29.01.2013 Die Regierung richtet einen Antrag an den Staatspräsidenten, der Entsendung polnischer Soldaten nach Mali zuzustimmen. Diese sollen im Kampf der Regierungstruppen gegen Islamisten als Schulungskräfte eingesetzt werden. Es soll sich dabei um zirka 20 polnische Soldaten handeln.
30.01.2013 In einem Radiointerview beurteilt es der ehemalige Justizminister Włodzimierz Cimoszewicz (Demokratischen Linksallianz/Sojusz Lewicy Demokratycznej – SLD) als ernste Niederlage für das Image der Bürgerplattform (Platforma Obywatelska – PO), dass über 40 PO-Abgeordnete im Sejm gegen den Gesetzesentwurf der eigenen Fraktion zu gleichgeschlechtlichen Partnerschaften gestimmt hatten. Seiner Einschätzung nach hätte Justizminister Jarosław Gowin kein Recht gehabt, sich über die angeblich fehlende Verfassungsmäßigkeit der Gesetzesentwürfe zu äußern.
31.01.2013 Am Rande des EU-Außenministertreffens in Brüssel mahnt Außenminister Radosław Sikorski angesichts der Krise in Mali eine institutionalisierte Zusammenarbeit im Bereich der Verteidigungspolitik an.
01.02.2013 Ministerpräsident Donald Tusk bekräftigt auf einer Pressekonferenz, dass es für die polnische Regierung von wesentlicher Bedeutung sei, dass die russischen Behörden Polen das Flugzeugwrack des Unglücks von Smolensk (April 2010) zurückgeben. Russlands Zögern in dieser Angelegenheit werfe einen Schattenauf die bilateralen Beziehungen. Die Rückgabe soll auf einem Treffen der Auswärtigen Ausschüsse des Sejm und des Senat mit den entsprechenden Gremien auf russischer Seite im Februar in Moskau thematisiert werden.

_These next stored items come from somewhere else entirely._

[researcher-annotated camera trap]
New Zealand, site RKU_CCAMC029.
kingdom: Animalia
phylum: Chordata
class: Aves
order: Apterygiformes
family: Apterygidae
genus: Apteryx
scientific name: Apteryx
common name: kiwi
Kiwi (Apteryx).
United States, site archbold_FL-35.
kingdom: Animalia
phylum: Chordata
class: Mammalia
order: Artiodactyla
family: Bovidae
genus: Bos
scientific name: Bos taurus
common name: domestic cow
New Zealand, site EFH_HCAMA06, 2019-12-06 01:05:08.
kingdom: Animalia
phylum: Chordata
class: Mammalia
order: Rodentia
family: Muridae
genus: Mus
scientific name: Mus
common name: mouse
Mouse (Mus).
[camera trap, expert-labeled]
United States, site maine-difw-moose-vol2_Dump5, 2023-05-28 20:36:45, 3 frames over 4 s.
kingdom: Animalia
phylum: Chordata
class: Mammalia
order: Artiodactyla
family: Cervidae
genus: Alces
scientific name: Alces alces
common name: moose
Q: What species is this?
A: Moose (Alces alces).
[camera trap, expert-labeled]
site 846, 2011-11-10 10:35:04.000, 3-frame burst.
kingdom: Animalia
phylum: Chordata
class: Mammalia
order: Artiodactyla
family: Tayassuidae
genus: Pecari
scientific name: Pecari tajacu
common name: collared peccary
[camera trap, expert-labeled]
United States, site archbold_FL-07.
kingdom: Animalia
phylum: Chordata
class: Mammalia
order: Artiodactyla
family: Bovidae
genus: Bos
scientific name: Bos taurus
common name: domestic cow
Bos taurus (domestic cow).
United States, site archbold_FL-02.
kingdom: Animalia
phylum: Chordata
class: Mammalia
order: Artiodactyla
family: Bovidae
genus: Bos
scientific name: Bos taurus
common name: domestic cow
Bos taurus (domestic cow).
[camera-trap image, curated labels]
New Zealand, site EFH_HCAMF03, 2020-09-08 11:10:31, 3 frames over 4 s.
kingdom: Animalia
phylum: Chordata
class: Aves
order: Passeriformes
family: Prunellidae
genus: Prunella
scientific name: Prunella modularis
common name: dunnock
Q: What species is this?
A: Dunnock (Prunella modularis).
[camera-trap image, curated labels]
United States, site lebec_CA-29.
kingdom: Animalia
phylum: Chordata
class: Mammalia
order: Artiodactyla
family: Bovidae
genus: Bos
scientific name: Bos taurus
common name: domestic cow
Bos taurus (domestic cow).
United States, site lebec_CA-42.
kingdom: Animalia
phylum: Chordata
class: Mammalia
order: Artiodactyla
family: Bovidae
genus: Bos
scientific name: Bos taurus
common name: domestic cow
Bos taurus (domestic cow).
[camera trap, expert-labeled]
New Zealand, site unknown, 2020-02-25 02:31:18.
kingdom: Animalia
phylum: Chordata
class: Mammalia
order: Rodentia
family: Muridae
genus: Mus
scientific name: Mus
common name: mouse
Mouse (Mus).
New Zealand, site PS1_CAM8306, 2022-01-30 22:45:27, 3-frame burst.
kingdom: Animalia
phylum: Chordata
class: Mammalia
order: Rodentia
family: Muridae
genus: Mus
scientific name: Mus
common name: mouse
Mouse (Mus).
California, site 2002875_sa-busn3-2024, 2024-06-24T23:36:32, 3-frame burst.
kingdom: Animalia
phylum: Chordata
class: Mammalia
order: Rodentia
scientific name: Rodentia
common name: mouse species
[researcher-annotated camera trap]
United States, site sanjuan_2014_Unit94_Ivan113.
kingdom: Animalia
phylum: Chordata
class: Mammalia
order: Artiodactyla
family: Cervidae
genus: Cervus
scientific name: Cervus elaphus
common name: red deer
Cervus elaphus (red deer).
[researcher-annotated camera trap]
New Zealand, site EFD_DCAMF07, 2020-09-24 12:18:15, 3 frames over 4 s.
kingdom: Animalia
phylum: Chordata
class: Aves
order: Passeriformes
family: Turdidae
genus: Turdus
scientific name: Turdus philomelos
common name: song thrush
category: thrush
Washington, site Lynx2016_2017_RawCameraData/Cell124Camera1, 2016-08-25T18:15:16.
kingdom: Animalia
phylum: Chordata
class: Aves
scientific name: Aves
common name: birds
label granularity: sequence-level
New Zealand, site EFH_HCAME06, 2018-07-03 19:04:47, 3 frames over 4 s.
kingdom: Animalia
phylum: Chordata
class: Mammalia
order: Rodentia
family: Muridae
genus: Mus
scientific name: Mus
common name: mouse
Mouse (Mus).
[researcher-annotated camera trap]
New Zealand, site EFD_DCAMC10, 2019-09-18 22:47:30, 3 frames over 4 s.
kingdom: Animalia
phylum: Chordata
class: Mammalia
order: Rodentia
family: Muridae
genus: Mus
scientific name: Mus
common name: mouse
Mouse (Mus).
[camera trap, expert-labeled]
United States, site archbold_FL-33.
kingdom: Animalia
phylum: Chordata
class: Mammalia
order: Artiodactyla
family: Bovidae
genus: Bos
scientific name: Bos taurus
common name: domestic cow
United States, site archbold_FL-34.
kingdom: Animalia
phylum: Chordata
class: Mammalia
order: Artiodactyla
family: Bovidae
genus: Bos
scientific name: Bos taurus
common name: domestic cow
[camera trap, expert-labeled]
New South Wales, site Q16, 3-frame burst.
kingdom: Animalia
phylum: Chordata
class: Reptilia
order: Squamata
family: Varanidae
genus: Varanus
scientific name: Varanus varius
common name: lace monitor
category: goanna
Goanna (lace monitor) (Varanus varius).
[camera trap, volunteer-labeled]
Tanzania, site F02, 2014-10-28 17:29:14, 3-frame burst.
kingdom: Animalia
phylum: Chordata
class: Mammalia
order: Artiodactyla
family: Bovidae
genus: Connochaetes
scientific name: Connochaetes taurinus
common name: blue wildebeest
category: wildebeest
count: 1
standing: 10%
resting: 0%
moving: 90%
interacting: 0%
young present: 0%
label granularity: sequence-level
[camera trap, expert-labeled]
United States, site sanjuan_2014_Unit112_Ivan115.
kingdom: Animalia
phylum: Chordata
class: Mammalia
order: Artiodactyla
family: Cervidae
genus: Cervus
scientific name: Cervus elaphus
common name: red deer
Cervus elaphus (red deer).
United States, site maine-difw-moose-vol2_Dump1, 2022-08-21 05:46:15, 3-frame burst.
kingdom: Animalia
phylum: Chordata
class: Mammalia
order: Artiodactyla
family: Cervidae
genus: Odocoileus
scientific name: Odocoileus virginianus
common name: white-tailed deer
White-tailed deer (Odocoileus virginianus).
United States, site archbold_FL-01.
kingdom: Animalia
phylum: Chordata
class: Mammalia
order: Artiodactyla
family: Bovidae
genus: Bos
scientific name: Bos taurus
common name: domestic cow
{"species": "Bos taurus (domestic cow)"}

03.02.2013 Nach dem zweitägigen Parteitag der Palikot-Bewegung (Ruch Palikota – RP) in Warschau gibt der Parteivorsitzende Janusz Palikot bekannt, dass der Landesausschuss und der Politische Rat der Partei beschlossen haben, politisch und fachlich mit der Polnischen Sozialdemokratie (Socjaldemokracja Polska – SdPl) zusammenzuarbeiten. Dies könne u. a. bei den nächsten Wahlen auf Selbstverwaltungsebene und zum Europäischen Parlament mit gemeinsamen Wahllisten umgesetzt werden. Der SdPl-Vorsitzende Wojciech Filemonowicz zeigt sich zuversichtlich, dass der Parteivorstand einen entsprechenden Beschluss fassen wird.
04.02.2013 Der stellvertretende Vorsitzende der Palikot-Bewegung (Ruch Palikota– RP), Artur Dębski, teilt mit, dass die Fraktion einen Antrag auf Abberufung ihrer stellvertretenden Sejmmarschallin Wanda Nowicka gestellt hat. Hintergrund ist die Annahme einer Geldprämie durch Nowicka, die Sejmmarschallin Ewa Kopacz für 2012 ausgezahlt hat.